* PASSAGE PROVIDED

Paula Jones is an Australian audio engineer who has worked with Elton John, Michael Hutchence, and Marcella Detroit. She was nominated for the Australian Engineer Of The Year ARIA (Australian Record Industry Association) for her work engineering/mixing the Max Q album with Michael Hutchence. She engineered "Can You Feel The Love Tonight" which went on to win an Academy Award for Best Original Song.

Early life 
Jones grew up in Sydney. She became interested in learning sound when she was 15 and dating a guitarist in a local cover band. She started asking questions to the engineers at every gig.

Professional career 
Jones started her career at Sydney's Rhinoceros Recording Studios where she worked with producers and artists including Chris Thomas, David Nicholas and INXS. She was asked to go to London to assist on a mix Air Studios when she was 22.

In London, she continued working with Chris Thomas engineering for artists such as Elton John and with producers Dave Stewart Eurythmics) and Martin Chambers (The Pretenders). She has worked out of world class studios including AIR Lyndhurst (George Martin) Olympic, The Townhouse and SARM West (Trevor Horn).

* DATA
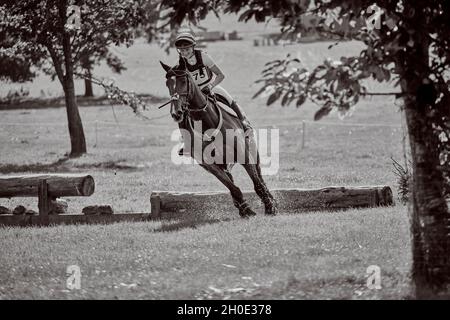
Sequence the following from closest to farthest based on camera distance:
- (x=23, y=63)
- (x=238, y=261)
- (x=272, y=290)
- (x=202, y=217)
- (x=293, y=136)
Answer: (x=272, y=290)
(x=238, y=261)
(x=202, y=217)
(x=293, y=136)
(x=23, y=63)

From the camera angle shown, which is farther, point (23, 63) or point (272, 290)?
point (23, 63)

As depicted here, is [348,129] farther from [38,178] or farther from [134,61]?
[134,61]

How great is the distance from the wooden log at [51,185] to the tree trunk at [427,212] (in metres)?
7.79

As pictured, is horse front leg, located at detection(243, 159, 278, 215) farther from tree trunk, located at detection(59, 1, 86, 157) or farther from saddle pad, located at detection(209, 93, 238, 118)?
tree trunk, located at detection(59, 1, 86, 157)

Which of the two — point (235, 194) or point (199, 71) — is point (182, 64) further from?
point (235, 194)

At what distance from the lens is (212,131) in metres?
14.9

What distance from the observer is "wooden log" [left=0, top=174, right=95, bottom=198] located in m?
15.4

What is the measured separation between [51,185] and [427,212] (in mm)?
8407

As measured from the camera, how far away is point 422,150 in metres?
8.96

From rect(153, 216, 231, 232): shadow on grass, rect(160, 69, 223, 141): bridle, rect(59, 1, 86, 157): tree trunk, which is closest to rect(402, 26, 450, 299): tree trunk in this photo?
rect(153, 216, 231, 232): shadow on grass

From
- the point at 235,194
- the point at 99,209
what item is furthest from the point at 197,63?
the point at 99,209

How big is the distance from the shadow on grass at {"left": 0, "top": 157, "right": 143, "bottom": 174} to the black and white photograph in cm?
A: 10

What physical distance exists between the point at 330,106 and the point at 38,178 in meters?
8.48

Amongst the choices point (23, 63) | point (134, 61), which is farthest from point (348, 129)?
point (134, 61)
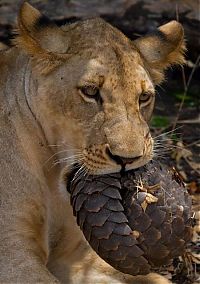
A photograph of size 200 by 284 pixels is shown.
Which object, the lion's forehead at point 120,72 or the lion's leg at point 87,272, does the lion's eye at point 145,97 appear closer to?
the lion's forehead at point 120,72

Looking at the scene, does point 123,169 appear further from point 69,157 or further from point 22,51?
point 22,51

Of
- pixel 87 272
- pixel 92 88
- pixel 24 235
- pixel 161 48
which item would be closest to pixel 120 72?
pixel 92 88

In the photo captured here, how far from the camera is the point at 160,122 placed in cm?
543

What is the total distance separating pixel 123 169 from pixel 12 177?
23.4 inches

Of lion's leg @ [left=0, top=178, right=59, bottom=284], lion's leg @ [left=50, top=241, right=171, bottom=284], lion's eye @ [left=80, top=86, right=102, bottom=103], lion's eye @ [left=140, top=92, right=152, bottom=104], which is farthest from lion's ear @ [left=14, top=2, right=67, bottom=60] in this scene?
lion's leg @ [left=50, top=241, right=171, bottom=284]

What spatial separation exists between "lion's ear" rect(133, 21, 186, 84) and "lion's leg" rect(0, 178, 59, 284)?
0.68m

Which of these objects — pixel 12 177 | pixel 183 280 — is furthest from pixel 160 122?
pixel 12 177

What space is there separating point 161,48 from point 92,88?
0.54 meters

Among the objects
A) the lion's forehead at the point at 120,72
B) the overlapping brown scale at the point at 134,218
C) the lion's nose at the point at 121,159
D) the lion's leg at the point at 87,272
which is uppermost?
the lion's forehead at the point at 120,72

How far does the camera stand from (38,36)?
11.8 ft

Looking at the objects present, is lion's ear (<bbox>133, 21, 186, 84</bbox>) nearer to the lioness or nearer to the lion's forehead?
the lioness

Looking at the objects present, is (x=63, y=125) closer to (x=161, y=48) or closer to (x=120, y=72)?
(x=120, y=72)

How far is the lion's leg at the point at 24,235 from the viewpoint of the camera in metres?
3.48

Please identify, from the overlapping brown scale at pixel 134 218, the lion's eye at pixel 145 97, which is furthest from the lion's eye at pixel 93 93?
the overlapping brown scale at pixel 134 218
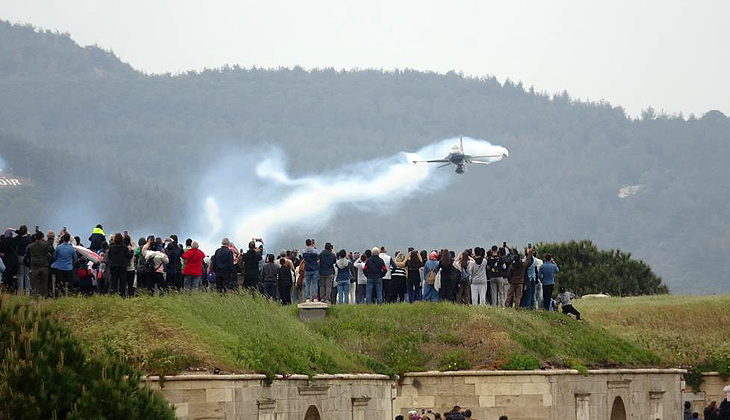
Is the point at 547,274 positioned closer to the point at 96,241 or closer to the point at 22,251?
the point at 96,241

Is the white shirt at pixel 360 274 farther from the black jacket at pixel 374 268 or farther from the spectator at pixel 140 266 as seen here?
the spectator at pixel 140 266

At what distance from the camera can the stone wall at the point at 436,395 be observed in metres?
32.9

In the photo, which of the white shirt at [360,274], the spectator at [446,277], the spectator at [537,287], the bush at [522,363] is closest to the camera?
the bush at [522,363]

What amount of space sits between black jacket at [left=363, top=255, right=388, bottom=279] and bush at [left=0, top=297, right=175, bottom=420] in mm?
17601

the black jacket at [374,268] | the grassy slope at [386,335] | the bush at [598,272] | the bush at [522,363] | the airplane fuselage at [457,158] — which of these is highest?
the airplane fuselage at [457,158]

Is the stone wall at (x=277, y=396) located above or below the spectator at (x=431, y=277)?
below

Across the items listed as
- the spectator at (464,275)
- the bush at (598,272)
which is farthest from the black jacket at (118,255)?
the bush at (598,272)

* TASK LIST
1: According to the biography, at which studio did Jones begin her career?
2: Retype the portion of the biography between "Paula Jones is" and "she was 22.", inclusive.

* RESPONSES TO THE EXERCISE
1: Rhinoceros Recording Studios in Sydney.

2:
Paula Jones is an Australian audio engineer who has worked with Elton John, Michael Hutchence, and Marcella Detroit. She was nominated for the Australian Engineer Of The Year ARIA (Australian Record Industry Association) for her work engineering/mixing the Max Q album with Michael Hutchence. She engineered "Can You Feel The Love Tonight" which went on to win an Academy Award for Best Original Song.

Early life 
Jones grew up in Sydney. She became interested in learning sound when she was 15 and dating a guitarist in a local cover band. She started asking questions to the engineers at every gig.

Professional career 
Jones started her career at Sydney's Rhinoceros Recording Studios where she worked with producers and artists including Chris Thomas, David Nicholas and INXS. She was asked to go to London to assist on a mix Air Studios when she was 22.